# Broadbanded



## pg tips (May 16, 2003)

Well finally got onto broadband today and after 2 hours ringing back and forth to ntl am now up and running so Fridays won't be such a slow experience from now on.

btw anyone on dial up ntl if you enter your postcode in the ntl site to see if you can have BB and it says no try rining through to sales and pretend you are a new customer.

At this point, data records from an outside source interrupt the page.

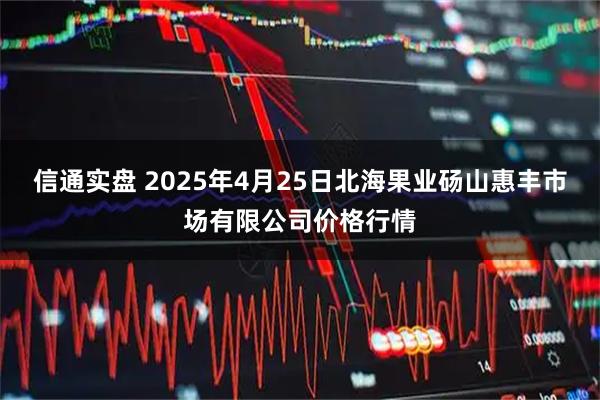 信通实盘 2025年4月25日北海果业砀山惠丰市场有限公司价格行情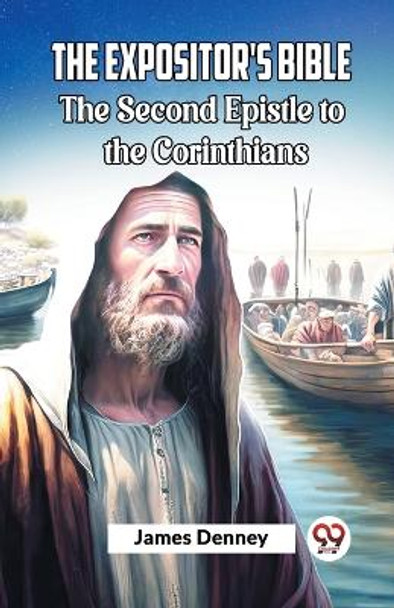 The Expositor's Bible The Second Epistle to the Corinthians by James Denney 9789361152993
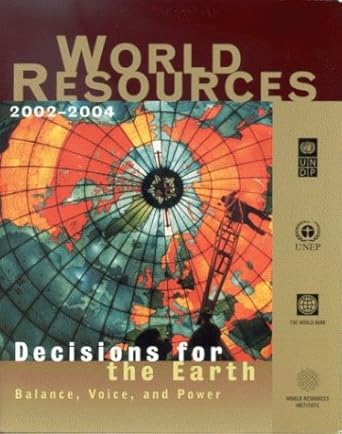 world resources 2002 2004 1st edition u 'united nations development programme 1569735328, 978-1569735329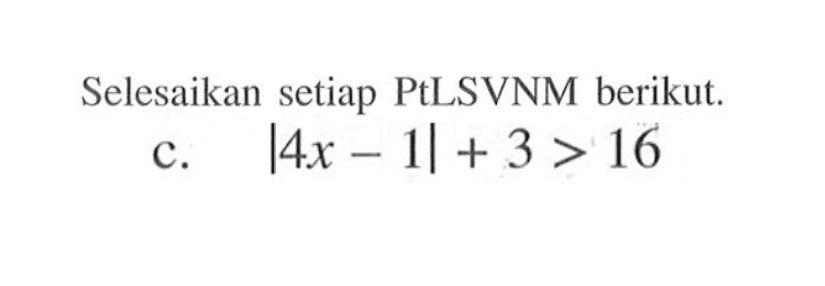 Selesaikan setiap PtLSVNM berikut.c. |4x-1|+3>16 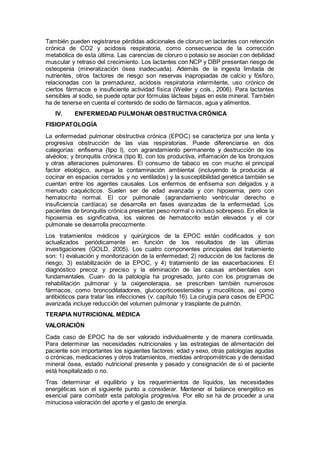También pueden registrarse pérdidas adicionales de cloruro en lactantes con retención
crónica de CO2 y acidosis respiratoria, como consecuencia de la corrección
metabólica de esta última. Las carencias de cloruro o potasio se asocian con debilidad
muscular y retraso del crecimiento. Los lactantes con NCP y DBP presentan riesgo de
osteopenia (mineralización ósea inadecuada). Además de la ingesta limitada de
nutrientes, otros factores de riesgo son reservas inapropiadas de calcio y fósforo,
relacionadas con la premadurez, acidosis respiratoria intermitente, uso crónico de
ciertos fármacos e insuficiente actividad física (Weiler y cols., 2006). Para lactantes
sensibles al sodio, se puede optar por fórmulas lácteas bajas en este mineral. También
ha de tenerse en cuenta el contenido de sodio de fármacos, agua y alimentos.
IV. ENFERMEDAD PULMONAR OBSTRUCTIVACRÓNICA
FISIOPATOLOGÍA
La enfermedad pulmonar obstructiva crónica (EPOC) se caracteriza por una lenta y
progresiva obstrucción de las vías respiratorias. Puede diferenciarse en dos
categorías: enfisema (tipo I), con agrandamiento permanente y destrucción de los
alvéolos; y bronquitis crónica (tipo II), con tos productiva, inﬂamación de los bronquios
y otras alteraciones pulmonares. El consumo de tabaco es con mucho el principal
factor etiológico, aunque la contaminación ambiental (incluyendo la producida al
cocinar en espacios cerrados y no ventilados) y la susceptibilidad genética también se
cuentan entre los agentes causales. Los enfermos de enﬁsema son delgados y a
menudo caquécticos. Suelen ser de edad avanzada y con hipoxemia, pero con
hematocrito normal. El cor pulmonale (agrandamiento ventricular derecho e
insuﬁciencia cardíaca) se desarrolla en fases avanzadas de la enfermedad. Los
pacientes de bronquitis crónica presentan peso normal o incluso sobrepeso. En ellos la
hipoxemia es signiﬁcativa, los valores de hematocrito están elevados y el cor
pulmonale se desarrolla precozmente.
Los tratamientos médicos y quirúrgicos de la EPOC están codiﬁcados y son
actualizados periódicamente en función de los resultados de las últimas
investigaciones (GOLD, 2005). Los cuatro componentes principales del tratamiento
son: 1) evaluación y monitorización de la enfermedad; 2) reducción de los factores de
riesgo; 3) estabilización de la EPOC, y 4) tratamiento de las exacerbaciones. El
diagnóstico precoz y preciso y la eliminación de las causas ambientales son
fundamentales. Cuan- do la patología ha progresado, junto con los programas de
rehabilitación pulmonar y la oxigenoterapia, se prescriben también numerosos
fármacos, como broncodilatadores, glucocorticoesteroides y mucolíticos, así como
antibióticos para tratar las infecciones (v. capítulo 16). La cirugía para casos de EPOC
avanzada incluye reducción del volumen pulmonar y trasplante de pulmón.
TERAPIA NUTRICIONAL MÉDICA
VALORACIÓN
Cada caso de EPOC ha de ser valorado individualmente y de manera continuada.
Para determinar las necesidades nutricionales y las estrategias de alimentación del
paciente son importantes los siguientes factores: edad y sexo, otras patologías agudas
o crónicas, medicaciones y otros tratamientos, medidas antropométricas y de densidad
mineral ósea, estado nutricional presente y pasado y consignación de si el paciente
está hospitalizado o no.
Tras determinar el equilibrio y los requerimientos de líquidos, las necesidades
energéticas son el siguiente punto a considerar. Mantener el balance energético es
esencial para combatir esta patología progresiva. Por ello se ha de proceder a una
minuciosa valoración del aporte y el gasto de energía.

Some areas are live but they haven't enough engineers so they haven't made it public yet!!! (I only found out by accident cos I was talking to a guy who sells it bemoaning the fact I couldn't get it, turns out he lives 1./4 of a mile from me and he's got it, low and behold I ring them up despite the web site sayin no and I can get it!!!).


----------



## jasonm (Nov 22, 2003)

Well done Paul,


----------



## Roy (Feb 23, 2003)

Welcome to the 21st Century Paul.


----------



## pg tips (May 16, 2003)

I wish ntl tech support were in the 21 C

They seem to have a policy of ditch the caller as fast as possible, why couldn't one of them answer all the problems and stay with me through to the end?

1st the pc wouldn't load the driver for the moden

then I needed a pin number someone elses dept,

then I needed a serial number onto person number 3

then after that it still wouldn't work operator and phone call number 4, every call goes through a dozen option menus before you get wh you want.

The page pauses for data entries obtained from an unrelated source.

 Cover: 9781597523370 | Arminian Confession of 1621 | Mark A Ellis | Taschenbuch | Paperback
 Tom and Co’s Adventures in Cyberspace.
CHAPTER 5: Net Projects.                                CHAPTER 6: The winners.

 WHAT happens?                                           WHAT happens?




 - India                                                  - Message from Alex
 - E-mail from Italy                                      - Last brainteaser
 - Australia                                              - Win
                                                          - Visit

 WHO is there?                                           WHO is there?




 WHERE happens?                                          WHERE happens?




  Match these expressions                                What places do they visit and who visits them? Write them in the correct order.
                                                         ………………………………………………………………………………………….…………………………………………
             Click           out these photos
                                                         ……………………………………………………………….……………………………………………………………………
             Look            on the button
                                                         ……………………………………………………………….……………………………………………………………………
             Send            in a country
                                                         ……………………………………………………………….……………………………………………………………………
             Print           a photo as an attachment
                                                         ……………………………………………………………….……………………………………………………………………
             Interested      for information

Finally the internet was working but I couldn't email!

I sorted that myself, quicker than ringing them!


----------



## mach 0.0013137 (Jan 10, 2005)

Just trawled through NTL`s wonderful option menus myself to report that my digibox remote is faulty only to be told that I`d have to wait at least ten minutes before I could talk to anyone


----------



## jasonm (Nov 22, 2003)

> every call goes through a dozen option menus before you get wh you want.












Yep....great isnt it


----------



## ESL (Jan 27, 2004)

Ditched NTL 2 years ago! Best day's work I ever did.

NTL, truck load of sh*te!!


----------